= Exercise description =
The stretch wanted below opens at the line containing "Developing Clinically Integrated" and closes at the line containing "#PARKOUR4U - Roman Pešír, Richard Beneš". Please return it exactly, with no other lines.

= Data for the task =
········
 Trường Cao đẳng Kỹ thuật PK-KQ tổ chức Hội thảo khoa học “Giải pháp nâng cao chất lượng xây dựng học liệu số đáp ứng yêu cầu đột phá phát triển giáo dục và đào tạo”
········
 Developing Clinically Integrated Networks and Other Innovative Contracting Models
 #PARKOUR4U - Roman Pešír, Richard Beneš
········
= Written answer =
 Developing Clinically Integrated Networks and Other Innovative Contracting Models
 #PARKOUR4U - Roman Pešír, Richard Beneš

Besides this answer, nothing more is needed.